> **Text for analysis**
☆ ☆ ☆

Saturday, January 2, 2010

Invoking COM word object in Php script and using COM

Use COM object in PHP using WORD.APPLICATION to convert or saveas() file(doc/docx) to word, html, txt, UTF-8,Unicode,RTF.

Invoking COM word object in Php script and using COM.

  • OK. It’s way old technology but it’s important to understand how it’s used with new technologies or emerging technologies like Php. So here is the basic and some walk through about COM & DCOM.
  • The very basic question comes to mind, why we need com object to invoke word application… cant php do it all by itself ?
  • NO, MS doesn’t provide such functionality to invoke objects without COM. As these applications are developed using com technology they must be invoked by COM (best to my belief and understanding , I’ve not came across any other alternative technique). Com is Language independent.

COM is used to communicate with objects (e.g. word or excel or faxing application). COM will set rules about how objects need to be invoked as well as how to send messages between objects in a particular way, which makes it easier for objects written in different languages to communicate with each other.

OBJECT: it is combination of properties (attributes, data) and methods (functions, code ). Properties : top, left, width, etc and methods: onChange, onExit, onClick, etc. c++ programmers can imagine object diagram.

Diagram of object

.

COMPONENT: reusable piece of executable code that can be used with other applications with minimum efforts; could be .EXE, .DLL or .OCX .

☆ ☆ ☆

> **Prompt**
Rewrite the passage of the text on invoking COM from PHP starting at "OBJECT: it is" and ending at "imagine object diagram.", substituting "operations" for "methods".

> **Provided material**

☆ ☆ ☆

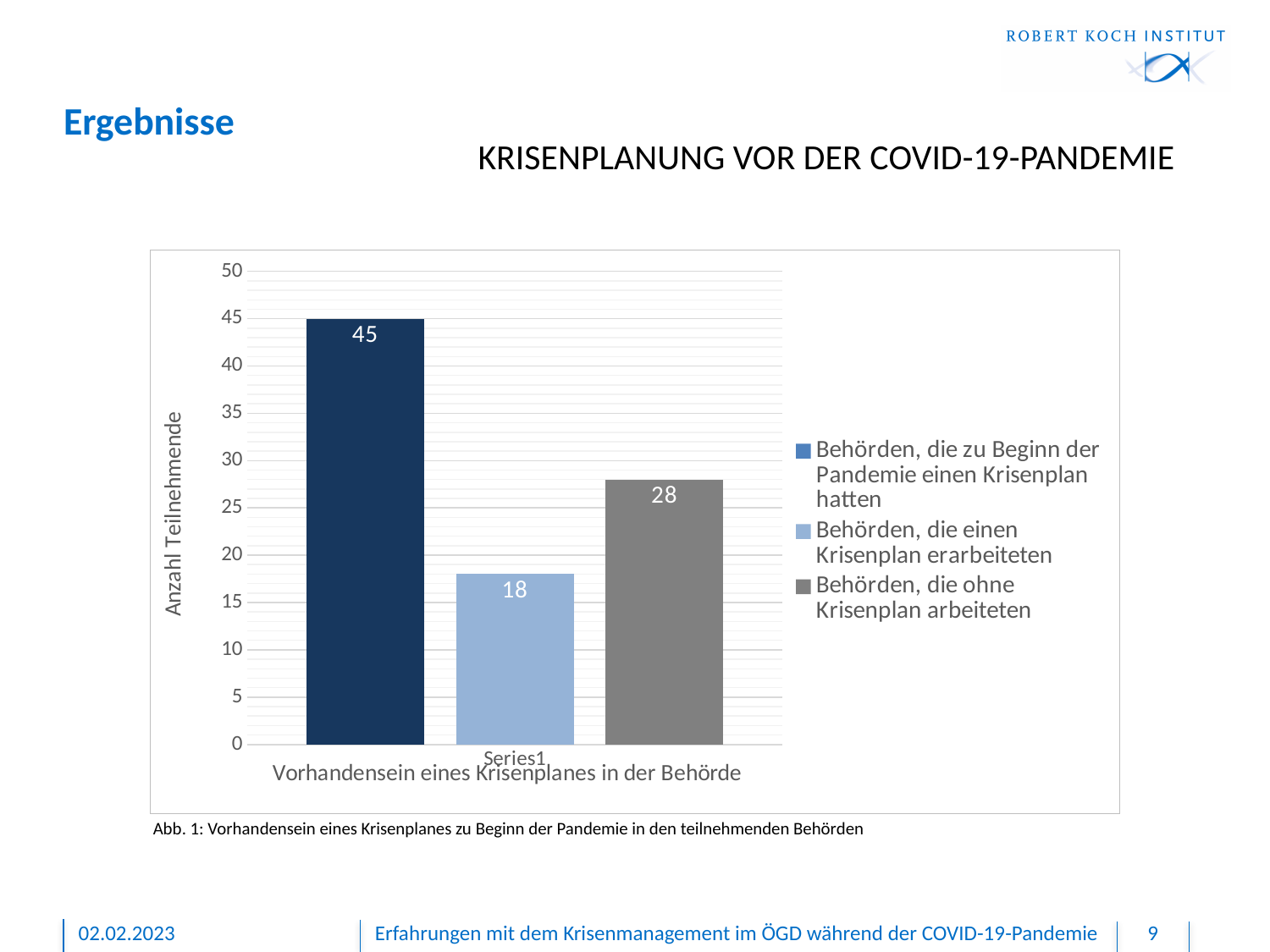
What kind of chart is shown on the slide? bar chart What is the difference between the value for 'Behörden, die zu Beginn der Pandemie einen Krisenplan hatten' and 'Behörden, die ohne Krisenplan arbeiteten'? 17 Which series has the lowest value? Behörden, die einen Krisenplan erarbeiteten Is the value for 'Behörden, die einen Krisenplan erarbeiteten' greater or less than 20? less What is the difference between the value for 'Behörden, die ohne Krisenplan arbeiteten' and 'Behörden, die einen Krisenplan erarbeiteten'? 10 What is the value for 'Behörden, die einen Krisenplan erarbeiteten'? 18 What is the value for 'Behörden, die zu Beginn der Pandemie einen Krisenplan hatten'? 45 What is the label of the vertical axis? Anzahl Teilnehmende How many series does the legend list? 3 Which is larger: the value for 'Behörden, die einen Krisenplan erarbeiteten' or 'Behörden, die ohne Krisenplan arbeiteten'? Behörden, die ohne Krisenplan arbeiteten What is the value for 'Behörden, die ohne Krisenplan arbeiteten'? 28 Which series has the highest value? Behörden, die zu Beginn der Pandemie einen Krisenplan hatten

☆ ☆ ☆

> **Solved problem**
OBJECT: it is combination of properties (attributes, data) and operations (functions, code ). Properties : top, left, width, etc and operations: onChange, onExit, onClick, etc. c++ programmers can imagine object diagram.